Had he forgotten? Or had he remembered, but just didn’t want to see me? It didn’t matter which was true—at the very least, he could tell me to my face that he didn’t want my help. I eyed the little man standing impatiently before me, wondered briefly if Kiriah would be displeased if I smote him on the spot, and decided, in the end, to hand over the boon.
“Fine, but do not unwrap the coverings,” I said, pulling out of the saddlebag a small, silk-bound object. It felt like a book, and I assumed the goddesses had come together to create some powerful spell for Deo’s use in bringing peace to the lands, but which was not given to him due to the invasion. “They are sealed with wax, and Deo will know if they are tampered with.”
“I am Lord Deo’s personal body servant,” the man said with a smile so unctuous, it made my hand itch. “There is nothing he keeps from me.”
“Somehow, I doubt that.” I shrugged. “But if you want to court his wrath and that of both goddesses, then it’s on your head.”
He paled just enough that I felt confident he’d hand over the boon unopened.
“Be off. Lord Deo has many important things to do tonight,” the little man said before disappearing into the tent again.

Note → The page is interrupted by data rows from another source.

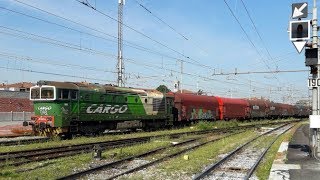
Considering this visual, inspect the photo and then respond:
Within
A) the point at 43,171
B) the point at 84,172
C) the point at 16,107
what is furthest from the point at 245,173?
the point at 16,107

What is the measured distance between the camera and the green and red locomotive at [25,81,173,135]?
2334cm

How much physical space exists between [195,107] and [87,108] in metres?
18.5

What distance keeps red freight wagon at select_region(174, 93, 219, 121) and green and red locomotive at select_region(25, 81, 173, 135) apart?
5976 mm

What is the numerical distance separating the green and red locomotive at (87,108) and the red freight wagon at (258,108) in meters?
29.9

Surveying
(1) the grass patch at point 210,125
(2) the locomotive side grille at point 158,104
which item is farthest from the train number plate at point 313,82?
(1) the grass patch at point 210,125

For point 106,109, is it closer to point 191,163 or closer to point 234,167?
point 191,163

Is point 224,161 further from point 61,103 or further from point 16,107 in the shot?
point 16,107

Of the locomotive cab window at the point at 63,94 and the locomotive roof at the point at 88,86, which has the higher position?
the locomotive roof at the point at 88,86

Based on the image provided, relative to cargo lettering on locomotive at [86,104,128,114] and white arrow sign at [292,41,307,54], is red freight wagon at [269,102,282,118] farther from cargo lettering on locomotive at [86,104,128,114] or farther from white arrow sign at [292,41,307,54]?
white arrow sign at [292,41,307,54]

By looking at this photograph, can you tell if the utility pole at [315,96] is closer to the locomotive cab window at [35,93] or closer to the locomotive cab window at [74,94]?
the locomotive cab window at [74,94]

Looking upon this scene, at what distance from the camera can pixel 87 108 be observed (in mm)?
25422

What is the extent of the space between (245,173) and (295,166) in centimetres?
170

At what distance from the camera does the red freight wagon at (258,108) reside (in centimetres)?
6034

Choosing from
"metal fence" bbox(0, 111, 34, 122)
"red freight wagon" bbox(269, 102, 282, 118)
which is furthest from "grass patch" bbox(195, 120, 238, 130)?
"red freight wagon" bbox(269, 102, 282, 118)
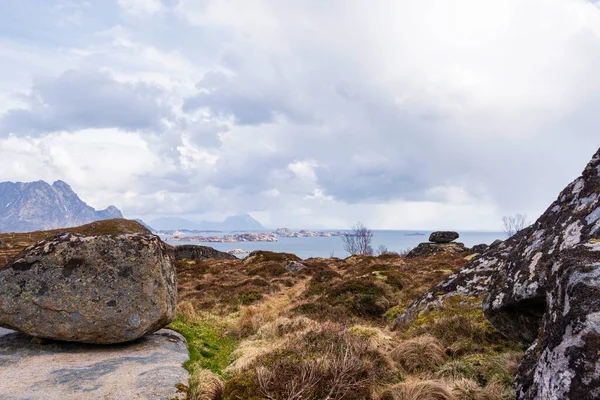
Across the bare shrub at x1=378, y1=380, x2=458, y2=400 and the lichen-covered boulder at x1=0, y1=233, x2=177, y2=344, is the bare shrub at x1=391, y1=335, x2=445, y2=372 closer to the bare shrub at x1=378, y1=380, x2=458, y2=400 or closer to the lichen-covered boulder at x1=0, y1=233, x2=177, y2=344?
the bare shrub at x1=378, y1=380, x2=458, y2=400

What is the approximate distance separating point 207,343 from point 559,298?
31.7 feet

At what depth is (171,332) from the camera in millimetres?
10977

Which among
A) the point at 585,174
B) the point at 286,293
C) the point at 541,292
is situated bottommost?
the point at 286,293

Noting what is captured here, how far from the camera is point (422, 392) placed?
493 centimetres

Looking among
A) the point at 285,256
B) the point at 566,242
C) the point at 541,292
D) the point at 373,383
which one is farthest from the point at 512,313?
the point at 285,256

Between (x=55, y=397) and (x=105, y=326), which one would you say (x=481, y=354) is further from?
(x=105, y=326)

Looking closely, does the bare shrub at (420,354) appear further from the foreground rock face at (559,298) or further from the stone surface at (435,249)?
the stone surface at (435,249)

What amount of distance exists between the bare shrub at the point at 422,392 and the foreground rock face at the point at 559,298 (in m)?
1.32

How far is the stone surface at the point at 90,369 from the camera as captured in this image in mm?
6207

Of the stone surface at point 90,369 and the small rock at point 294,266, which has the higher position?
the stone surface at point 90,369

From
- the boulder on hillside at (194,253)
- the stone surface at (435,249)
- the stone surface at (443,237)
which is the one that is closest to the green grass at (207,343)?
the boulder on hillside at (194,253)

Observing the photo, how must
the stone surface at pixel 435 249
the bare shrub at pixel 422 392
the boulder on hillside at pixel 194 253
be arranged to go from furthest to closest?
1. the stone surface at pixel 435 249
2. the boulder on hillside at pixel 194 253
3. the bare shrub at pixel 422 392

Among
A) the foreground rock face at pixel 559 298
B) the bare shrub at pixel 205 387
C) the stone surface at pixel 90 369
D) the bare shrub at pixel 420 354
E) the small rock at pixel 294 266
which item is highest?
the foreground rock face at pixel 559 298

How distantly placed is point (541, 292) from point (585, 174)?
90.8 inches
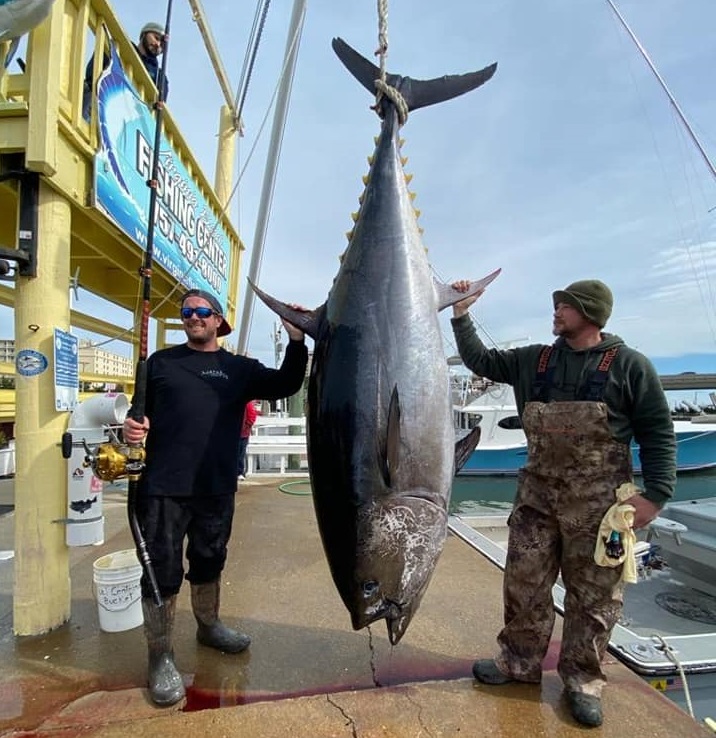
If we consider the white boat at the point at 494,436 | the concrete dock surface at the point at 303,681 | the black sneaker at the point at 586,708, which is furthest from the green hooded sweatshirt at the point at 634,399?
the white boat at the point at 494,436

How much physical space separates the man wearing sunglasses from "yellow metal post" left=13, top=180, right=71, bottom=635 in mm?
664

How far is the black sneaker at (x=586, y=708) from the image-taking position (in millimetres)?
2027

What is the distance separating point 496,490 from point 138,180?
600 inches

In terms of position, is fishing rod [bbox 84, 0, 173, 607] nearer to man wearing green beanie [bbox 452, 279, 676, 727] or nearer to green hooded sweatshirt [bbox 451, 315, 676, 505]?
man wearing green beanie [bbox 452, 279, 676, 727]

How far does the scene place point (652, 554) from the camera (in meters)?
5.92

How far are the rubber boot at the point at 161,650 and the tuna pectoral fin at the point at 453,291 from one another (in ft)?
5.93

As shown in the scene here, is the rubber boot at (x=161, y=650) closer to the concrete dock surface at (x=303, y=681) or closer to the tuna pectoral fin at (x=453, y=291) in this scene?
the concrete dock surface at (x=303, y=681)

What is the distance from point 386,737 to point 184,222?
391 centimetres

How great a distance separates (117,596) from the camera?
2811 mm

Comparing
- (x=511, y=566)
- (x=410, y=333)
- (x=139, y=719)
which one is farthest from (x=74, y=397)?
(x=511, y=566)

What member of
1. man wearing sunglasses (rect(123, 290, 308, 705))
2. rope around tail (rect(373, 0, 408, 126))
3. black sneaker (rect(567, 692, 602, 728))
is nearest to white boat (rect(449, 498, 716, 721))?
black sneaker (rect(567, 692, 602, 728))

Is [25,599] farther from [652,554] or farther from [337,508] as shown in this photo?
[652,554]

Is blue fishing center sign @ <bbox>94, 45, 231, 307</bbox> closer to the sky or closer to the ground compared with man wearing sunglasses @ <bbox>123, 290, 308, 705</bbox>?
closer to the sky

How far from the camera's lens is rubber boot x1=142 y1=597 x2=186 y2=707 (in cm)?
219
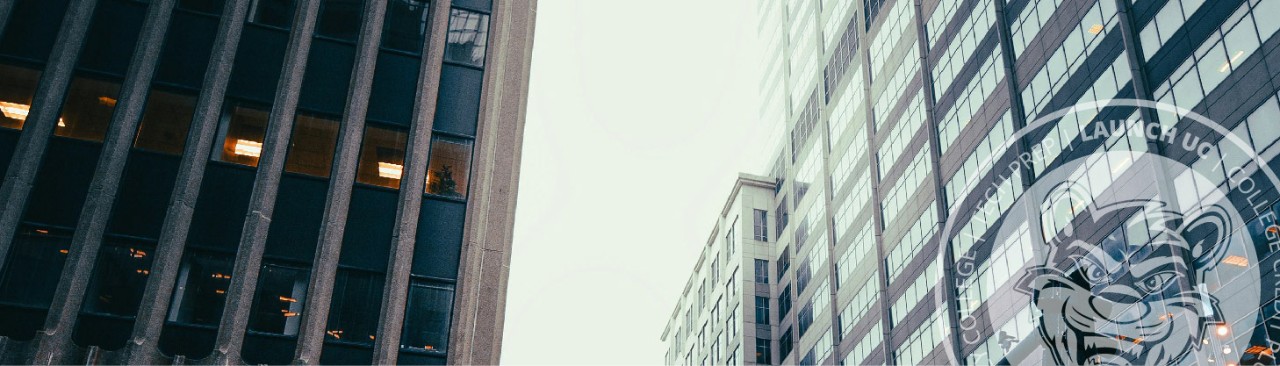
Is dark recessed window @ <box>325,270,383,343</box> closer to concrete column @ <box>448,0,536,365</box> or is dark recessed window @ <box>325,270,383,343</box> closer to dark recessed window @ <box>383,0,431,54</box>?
concrete column @ <box>448,0,536,365</box>

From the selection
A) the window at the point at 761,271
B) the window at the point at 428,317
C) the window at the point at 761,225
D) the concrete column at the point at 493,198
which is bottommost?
the window at the point at 428,317

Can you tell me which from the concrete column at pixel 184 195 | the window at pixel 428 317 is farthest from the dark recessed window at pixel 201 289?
the window at pixel 428 317

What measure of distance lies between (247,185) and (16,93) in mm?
5890

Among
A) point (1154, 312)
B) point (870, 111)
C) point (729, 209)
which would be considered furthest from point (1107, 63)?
point (729, 209)

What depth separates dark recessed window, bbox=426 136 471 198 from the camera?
25.8 meters

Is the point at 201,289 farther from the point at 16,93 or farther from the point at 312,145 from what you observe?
the point at 16,93

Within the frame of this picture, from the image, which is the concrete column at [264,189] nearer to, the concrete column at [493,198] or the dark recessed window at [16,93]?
the concrete column at [493,198]

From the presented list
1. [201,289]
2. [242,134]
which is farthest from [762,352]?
[201,289]

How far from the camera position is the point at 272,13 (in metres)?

“As do I,” I said softly, and, with a quick glance around the area, led Buttercup over to a spot where a group of horses were tethered. I tried to negotiate with one of the lads tending the animals for her to be returned to the temple, but didn’t care for the way he eyed my few precious silver coins. I had a feeling her fate would not be what she deserved should I leave her with him.